El dueño de un negocio, miraba hacia la calle, cuando vio a una niña con sus ojos color cielo, fijos sobre algo que había en el escaparate.

De pronto la niña entró en la tienda y pidió que le enseñara un collar de finas piedras color turquesa. Lo estuvo mirando y finalmente se decidió y le dijo al vendedor: – “Quiero comprarlo para regalárselo a mi hermana, ¿Puede prepararlo como un regalo muy especial?”-, dijo la niña.

El dueño desconfiado, le preguntó: -“¿Tienes suficiente dinero?”– Sin dudar ella sacó del bolsillo un pequeño monedero, lo vació sobre el mostrador y dijo con una sonrisa de satisfacción: -“Supongo que será bastante”- Eran apenas unas cuantas monedas, pero ella las exhibía orgullosa.

Sin darle tiempo al hombre a decir nada, le explicó: -“¿Sabe?, quiero dar este regalo a mi hermana, porque desde que murió nuestra madre, ella cuida de nosotros. Mañana es su cumpleaños y quiero que sea muy feliz con este collar que es del color de sus ojos”.-
El hombre, sin decir nada, colocó el collar en un precioso estuche y lo envolvió con un fino papel rojo. Se lo entregó a la niña y ésta salió feliz, corriendo y saltando de alegría por la calle.

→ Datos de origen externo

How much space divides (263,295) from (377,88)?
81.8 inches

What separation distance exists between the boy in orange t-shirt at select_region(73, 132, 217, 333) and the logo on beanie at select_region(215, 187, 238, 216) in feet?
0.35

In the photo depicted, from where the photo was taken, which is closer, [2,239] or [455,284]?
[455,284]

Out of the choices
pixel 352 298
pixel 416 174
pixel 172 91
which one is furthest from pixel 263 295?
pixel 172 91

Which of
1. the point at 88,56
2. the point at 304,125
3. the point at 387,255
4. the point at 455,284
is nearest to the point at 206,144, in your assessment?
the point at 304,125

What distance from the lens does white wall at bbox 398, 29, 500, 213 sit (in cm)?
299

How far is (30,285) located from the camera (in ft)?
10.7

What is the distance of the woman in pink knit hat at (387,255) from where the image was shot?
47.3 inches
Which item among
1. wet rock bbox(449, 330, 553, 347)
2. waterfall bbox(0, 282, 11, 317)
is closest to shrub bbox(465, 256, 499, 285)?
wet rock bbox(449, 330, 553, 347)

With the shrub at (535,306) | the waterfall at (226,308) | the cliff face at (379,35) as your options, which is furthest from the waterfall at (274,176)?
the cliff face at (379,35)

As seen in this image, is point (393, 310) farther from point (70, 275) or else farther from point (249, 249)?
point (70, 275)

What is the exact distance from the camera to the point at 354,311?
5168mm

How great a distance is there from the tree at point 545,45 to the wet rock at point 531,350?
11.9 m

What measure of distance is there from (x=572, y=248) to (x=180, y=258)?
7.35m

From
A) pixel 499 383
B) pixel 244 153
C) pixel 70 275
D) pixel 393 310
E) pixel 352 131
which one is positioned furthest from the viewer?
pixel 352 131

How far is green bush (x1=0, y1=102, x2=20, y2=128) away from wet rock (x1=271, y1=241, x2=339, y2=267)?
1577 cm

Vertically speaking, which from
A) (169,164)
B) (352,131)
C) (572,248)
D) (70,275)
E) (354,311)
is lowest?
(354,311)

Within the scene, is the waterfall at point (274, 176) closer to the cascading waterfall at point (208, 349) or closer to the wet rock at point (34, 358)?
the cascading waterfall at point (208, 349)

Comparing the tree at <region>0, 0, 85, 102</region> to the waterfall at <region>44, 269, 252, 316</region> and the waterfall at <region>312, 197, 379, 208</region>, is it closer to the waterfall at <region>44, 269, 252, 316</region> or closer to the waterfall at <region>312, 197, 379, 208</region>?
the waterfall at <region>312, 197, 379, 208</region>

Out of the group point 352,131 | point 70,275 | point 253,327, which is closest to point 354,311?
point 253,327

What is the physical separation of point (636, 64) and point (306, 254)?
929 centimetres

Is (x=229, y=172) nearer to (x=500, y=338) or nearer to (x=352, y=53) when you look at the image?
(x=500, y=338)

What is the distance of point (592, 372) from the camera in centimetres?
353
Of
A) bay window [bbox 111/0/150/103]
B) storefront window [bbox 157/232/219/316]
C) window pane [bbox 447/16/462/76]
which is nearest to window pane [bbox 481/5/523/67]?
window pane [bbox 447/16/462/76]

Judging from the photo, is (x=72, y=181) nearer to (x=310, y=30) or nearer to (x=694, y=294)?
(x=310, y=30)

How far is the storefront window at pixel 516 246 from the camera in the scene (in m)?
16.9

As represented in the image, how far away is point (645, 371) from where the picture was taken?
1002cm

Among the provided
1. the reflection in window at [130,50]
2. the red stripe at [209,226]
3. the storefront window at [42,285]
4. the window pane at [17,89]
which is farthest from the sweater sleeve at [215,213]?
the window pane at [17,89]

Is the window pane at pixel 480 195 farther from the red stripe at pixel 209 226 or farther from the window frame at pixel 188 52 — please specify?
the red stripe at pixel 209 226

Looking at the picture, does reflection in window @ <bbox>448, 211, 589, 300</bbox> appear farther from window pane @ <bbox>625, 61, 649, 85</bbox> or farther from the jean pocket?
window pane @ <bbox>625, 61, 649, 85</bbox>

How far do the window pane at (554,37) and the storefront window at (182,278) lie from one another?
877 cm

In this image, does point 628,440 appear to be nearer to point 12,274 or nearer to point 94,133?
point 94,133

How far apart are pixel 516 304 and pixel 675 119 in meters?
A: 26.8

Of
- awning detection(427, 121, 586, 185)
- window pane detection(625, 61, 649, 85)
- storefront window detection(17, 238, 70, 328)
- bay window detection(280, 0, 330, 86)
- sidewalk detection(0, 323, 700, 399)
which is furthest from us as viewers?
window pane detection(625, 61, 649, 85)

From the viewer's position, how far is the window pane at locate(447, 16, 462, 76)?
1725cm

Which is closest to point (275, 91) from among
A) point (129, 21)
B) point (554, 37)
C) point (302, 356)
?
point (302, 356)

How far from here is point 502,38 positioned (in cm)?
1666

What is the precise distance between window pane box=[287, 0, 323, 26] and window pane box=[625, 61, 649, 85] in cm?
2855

Solo habían pasado unas pocas horas, cuando una joven de cabellos rubios y unos maravillosos ojos azules entró al negocio. Colocó sobre el mostrador el estuche con el collar y muy enfadada, preguntó: -“¿Este collar lo han comprado aquí? ¿Cuánto costó?”-

El dueño reconoció que él había vendido el collar, pero añadió: -“El precio de cualquier producto de mi negocio es un asunto confidencial entre mi cliente y yo”-, –“Pero mi hermana tenía solamente unas monedas”-, dijo la joven. –“Si el collar es verdadero, no entiendo, porque ella no tenía suficiente dinero para pagarlo”.-

El hombre tomó el estuche, rehizo el envoltorio y colocó nuevamente la cinta que lo decoraba, se lo entregó a la joven y le dijo: -“Ella pagó el precio más alto que cualquier persona puede pagar: ¡DIO TODO LO QUE TENÍA!”-

El silencio llenó la pequeña tienda, entre lágrimas y muy emocionada, la joven tomó el regalo y salió en silencio. “La gratitud de quien ama no pone límites para los gestos de ternura”.